• _PASSAGE SHOWN_:
>> BEGIN

Can you check #1900 whenever you have time?

skandermoalla · 2024-02-12T10:13:25Z

Almost solved. It works with Serial and Parallel Env, but somehow breaks when a Transformed env is added on top of the ParallelEnv.

from tensordict.nn import TensorDictModule
from torch import nn
from torchrl.envs import (
    ExplorationType,
    StepCounter,
    TransformedEnv,
    ParallelEnv,
)
from torchrl.envs.libs.gym import GymEnv
from torchrl.modules import OneHotCategorical, ProbabilisticActor

max_step = 10
n_env = 4
env_id = "MountainCar-v0"
device = "mps"


def build_cpu_single_env():
    env = GymEnv(env_id, device="cpu")
    env = TransformedEnv(env)
    env.append_transform(StepCounter(max_steps=max_step, truncated_key="foo"))
    return env


def build_actor(env):
    return ProbabilisticActor(
        module=TensorDictModule(
            nn.LazyLinear(env.action_spec.space.n),
            in_keys=["observation"],
            out_keys=["logits"],
        ),
        spec=env.action_spec,
        distribution_class=OneHotCategorical,
        in_keys=["logits"],
        default_interaction_type=ExplorationType.RANDOM,
    )


if __name__ == "__main__":
    # Works with both ParallelEnv and SerialEnv
    env = ParallelEnv(n_env, lambda: build_cpu_single_env(), device=device)
    # Breaks when adding a Transformed env on Parallel Env.
    env = TransformedEnv(env)
    policy_module = build_actor(env)
    policy_module.to(device)
    policy_module(env.reset())

    max_step = min(max_step, 200)
    for i in range(10):
        batches = env.rollout((max_step + 3), policy=policy_module, break_when_any_done=False)

>> END

• _LIST OF TASKS_:
A. Set down the records word for word, beginning with their first line and running through the line that contains "[744,373,1023,768]".
B. Resume the thread about the TorchRL environment that breaks under a TransformedEnv, picking up directly after its final line.

• _MATERIALS PROVIDED_:
>> BEGIN

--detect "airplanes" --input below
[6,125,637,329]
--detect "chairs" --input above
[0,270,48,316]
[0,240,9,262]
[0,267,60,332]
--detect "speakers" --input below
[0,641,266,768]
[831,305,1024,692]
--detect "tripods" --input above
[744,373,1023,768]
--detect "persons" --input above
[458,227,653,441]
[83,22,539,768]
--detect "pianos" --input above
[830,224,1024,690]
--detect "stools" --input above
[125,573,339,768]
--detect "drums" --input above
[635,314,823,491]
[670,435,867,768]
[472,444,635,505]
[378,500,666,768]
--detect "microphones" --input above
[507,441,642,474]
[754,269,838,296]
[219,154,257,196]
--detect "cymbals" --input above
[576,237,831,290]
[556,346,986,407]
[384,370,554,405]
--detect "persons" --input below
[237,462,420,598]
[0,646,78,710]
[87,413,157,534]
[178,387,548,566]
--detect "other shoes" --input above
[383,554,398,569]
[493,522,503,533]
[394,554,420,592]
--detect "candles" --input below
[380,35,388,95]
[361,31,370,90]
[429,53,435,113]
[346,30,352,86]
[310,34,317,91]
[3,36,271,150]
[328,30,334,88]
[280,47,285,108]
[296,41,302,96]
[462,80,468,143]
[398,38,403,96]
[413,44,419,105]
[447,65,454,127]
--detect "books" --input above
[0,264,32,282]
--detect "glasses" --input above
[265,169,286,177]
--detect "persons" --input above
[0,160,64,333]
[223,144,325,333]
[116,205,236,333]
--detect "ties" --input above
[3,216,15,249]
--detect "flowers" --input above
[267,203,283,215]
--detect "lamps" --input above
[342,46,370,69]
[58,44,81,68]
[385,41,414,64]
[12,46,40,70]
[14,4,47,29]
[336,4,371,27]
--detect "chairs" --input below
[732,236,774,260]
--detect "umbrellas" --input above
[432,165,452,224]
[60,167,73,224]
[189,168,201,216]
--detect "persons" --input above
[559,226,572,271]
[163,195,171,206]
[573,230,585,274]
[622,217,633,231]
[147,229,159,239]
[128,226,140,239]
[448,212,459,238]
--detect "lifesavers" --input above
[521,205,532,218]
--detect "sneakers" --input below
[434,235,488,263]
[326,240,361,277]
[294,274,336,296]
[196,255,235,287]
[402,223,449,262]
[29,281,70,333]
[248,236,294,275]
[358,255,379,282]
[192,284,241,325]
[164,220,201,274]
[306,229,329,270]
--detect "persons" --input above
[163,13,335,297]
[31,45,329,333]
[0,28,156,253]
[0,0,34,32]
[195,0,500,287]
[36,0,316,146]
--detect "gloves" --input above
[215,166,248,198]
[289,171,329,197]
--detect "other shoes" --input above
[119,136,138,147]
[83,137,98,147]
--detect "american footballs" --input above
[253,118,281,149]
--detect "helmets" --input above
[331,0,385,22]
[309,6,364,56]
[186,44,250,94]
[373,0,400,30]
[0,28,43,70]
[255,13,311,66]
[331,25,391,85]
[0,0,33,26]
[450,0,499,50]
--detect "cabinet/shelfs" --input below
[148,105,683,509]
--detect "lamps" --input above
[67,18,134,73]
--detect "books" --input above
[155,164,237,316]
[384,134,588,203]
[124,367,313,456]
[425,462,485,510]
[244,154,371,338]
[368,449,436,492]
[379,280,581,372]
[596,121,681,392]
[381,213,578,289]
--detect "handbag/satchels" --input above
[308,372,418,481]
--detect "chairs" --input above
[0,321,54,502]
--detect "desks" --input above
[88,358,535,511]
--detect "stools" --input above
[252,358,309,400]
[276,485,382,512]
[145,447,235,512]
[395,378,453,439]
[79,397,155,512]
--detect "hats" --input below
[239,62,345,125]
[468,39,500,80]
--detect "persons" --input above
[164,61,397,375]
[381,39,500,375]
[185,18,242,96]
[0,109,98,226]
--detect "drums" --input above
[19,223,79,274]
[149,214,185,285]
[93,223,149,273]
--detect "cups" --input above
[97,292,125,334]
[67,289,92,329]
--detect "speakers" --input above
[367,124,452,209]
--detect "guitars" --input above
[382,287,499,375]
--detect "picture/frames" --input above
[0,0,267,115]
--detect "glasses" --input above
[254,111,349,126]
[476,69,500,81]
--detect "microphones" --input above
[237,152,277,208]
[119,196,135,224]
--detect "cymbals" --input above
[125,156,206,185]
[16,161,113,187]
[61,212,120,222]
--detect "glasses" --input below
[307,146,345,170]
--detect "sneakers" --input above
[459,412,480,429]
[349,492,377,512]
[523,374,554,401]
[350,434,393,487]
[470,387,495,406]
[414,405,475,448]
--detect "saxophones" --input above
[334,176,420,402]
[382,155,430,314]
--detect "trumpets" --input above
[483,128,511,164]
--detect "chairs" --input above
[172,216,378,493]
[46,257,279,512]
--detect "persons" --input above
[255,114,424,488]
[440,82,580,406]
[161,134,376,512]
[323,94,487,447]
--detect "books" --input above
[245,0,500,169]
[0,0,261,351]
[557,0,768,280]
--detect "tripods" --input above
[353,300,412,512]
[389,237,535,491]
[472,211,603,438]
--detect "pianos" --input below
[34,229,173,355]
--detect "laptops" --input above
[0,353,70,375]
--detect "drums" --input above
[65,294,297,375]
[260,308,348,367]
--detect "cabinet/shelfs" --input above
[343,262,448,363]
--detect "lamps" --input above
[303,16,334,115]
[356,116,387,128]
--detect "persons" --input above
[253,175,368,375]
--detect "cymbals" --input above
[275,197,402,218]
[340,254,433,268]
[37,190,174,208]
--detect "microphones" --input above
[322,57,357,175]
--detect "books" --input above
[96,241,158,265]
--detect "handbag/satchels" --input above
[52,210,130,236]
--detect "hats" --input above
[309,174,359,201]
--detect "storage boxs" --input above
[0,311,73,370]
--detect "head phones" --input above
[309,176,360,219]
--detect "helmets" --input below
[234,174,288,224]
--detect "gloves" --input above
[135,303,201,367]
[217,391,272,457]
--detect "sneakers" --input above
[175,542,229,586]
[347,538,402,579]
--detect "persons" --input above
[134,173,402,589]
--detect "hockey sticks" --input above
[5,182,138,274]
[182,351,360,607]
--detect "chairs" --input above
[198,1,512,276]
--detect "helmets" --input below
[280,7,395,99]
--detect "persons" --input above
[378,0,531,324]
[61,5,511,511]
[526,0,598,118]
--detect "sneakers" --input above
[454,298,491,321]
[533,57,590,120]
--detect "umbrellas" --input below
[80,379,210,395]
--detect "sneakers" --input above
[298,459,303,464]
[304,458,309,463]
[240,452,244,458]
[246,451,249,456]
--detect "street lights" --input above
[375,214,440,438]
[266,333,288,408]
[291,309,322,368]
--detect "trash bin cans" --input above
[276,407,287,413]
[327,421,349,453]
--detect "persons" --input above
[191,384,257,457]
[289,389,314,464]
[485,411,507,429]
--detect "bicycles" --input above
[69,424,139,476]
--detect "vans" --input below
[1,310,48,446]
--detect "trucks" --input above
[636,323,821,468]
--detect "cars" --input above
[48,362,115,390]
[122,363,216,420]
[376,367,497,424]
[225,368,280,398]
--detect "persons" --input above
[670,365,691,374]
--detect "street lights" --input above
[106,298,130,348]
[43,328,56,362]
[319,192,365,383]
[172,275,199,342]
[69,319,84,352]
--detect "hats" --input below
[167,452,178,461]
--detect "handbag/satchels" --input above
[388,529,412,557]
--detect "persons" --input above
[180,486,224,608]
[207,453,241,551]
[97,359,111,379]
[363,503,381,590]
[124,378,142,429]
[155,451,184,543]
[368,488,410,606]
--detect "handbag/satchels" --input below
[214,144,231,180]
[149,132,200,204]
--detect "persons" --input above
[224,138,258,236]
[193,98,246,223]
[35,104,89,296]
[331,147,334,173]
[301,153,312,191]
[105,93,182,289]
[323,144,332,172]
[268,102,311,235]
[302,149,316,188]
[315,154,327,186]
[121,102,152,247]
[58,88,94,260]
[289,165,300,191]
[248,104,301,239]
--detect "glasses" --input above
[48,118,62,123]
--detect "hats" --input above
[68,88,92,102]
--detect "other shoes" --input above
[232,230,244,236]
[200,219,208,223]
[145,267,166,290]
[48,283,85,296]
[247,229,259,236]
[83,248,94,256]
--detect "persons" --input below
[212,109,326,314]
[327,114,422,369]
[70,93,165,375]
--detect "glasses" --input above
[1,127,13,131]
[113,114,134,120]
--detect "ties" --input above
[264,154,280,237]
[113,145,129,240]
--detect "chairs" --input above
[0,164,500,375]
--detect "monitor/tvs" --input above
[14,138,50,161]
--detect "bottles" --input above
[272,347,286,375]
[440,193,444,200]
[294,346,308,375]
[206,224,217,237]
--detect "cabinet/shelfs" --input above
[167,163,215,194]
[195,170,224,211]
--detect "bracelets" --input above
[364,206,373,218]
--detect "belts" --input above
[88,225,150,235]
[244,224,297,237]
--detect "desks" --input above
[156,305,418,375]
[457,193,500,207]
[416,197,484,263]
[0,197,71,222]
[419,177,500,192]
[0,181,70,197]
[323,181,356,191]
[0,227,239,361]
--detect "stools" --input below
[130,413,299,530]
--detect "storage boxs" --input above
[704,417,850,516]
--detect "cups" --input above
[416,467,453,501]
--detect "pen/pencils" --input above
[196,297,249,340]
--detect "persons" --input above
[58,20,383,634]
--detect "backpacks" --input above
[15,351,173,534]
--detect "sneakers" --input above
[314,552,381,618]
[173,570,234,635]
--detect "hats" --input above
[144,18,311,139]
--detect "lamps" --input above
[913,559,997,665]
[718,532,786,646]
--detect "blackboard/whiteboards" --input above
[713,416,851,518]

>> END

• _IN RESPONSE_:
A.
--detect "airplanes" --input below
[6,125,637,329]
--detect "chairs" --input above
[0,270,48,316]
[0,240,9,262]
[0,267,60,332]
--detect "speakers" --input below
[0,641,266,768]
[831,305,1024,692]
--detect "tripods" --input above
[744,373,1023,768]

B.
        max_step_count = batches["next", "step_count"].max().item()
        # print(max_step_count)
        # print(batches["next", "step_count"])
        if max_step_count > max_step:
            print("Problem 1!")
            print(max_step_count)
            print(batches["next", "step_count"])
            break
        elif max_step_count < max_step:
            print("Problem 2!")
            print(max_step_count)
            print(batches["next", "step_count"])
            break
    else:
        print("No problem!")

Traceback (most recent call last):
  File "/Users/moalla/projects/open-source/TorchRL/tests/issue_env_device_parallel.py", line 48, in <module>
    batches = env.rollout((max_step + 3), policy=policy_module, break_when_any_done=False)
  File "/Users/moalla/projects/open-source/TorchRL/repos/rl/torchrl/envs/common.py", line 2395, in rollout
    tensordicts = self._rollout_nonstop(**kwargs)
  File "/Users/moalla/projects/open-source/TorchRL/repos/rl/torchrl/envs/common.py", line 2484, in _rollout_nonstop
    tensordict, tensordict_ = self.step_and_maybe_reset(tensordict_)
  File "/Users/moalla/projects/open-source/TorchRL/repos/rl/torchrl/envs/common.py", line 2554, in step_and_maybe_reset
    tensordict_ = self.reset(tensordict_)
  File "/Users/moalla/projects/open-source/TorchRL/repos/rl/torchrl/envs/common.py", line 2056, in reset
    tensordict_reset = self._reset(tensordict, **kwargs)
  File "/Users/moalla/projects/open-source/TorchRL/repos/rl/torchrl/envs/transforms/transforms.py", line 785, in _reset
    tensordict_reset = self.base_env._reset(tensordict=tensordict, **kwargs)
  File "/Users/moalla/projects/open-source/TorchRL/repos/rl/torchrl/envs/batched_envs.py", line 58, in decorated_fun
    return fun(self, *args, **kwargs)
  File "/Users/moalla/projects/open-source/TorchRL/repos/rl/torchrl/envs/batched_envs.py", line 1315, in _reset
    self.shared_tensordicts[i].apply_(
  File "/Users/moalla/projects/open-source/TorchRL/repos/tensordict/tensordict/base.py", line 3597, in apply_
    return self.apply(fn, *others, inplace=True, **kwargs)
  File "/Users/moalla/projects/open-source/TorchRL/repos/tensordict/tensordict/base.py", line 3692, in apply
    return self._apply_nest(
  File "/Users/moalla/projects/open-source/TorchRL/repos/tensordict/tensordict/_td.py", line 712, in _apply_nest
    item_trsf = fn(item, *_others)
  File "/Users/moalla/projects/open-source/TorchRL/repos/rl/torchrl/envs/batched_envs.py", line 1312, in tentative_update
    val.copy_(other)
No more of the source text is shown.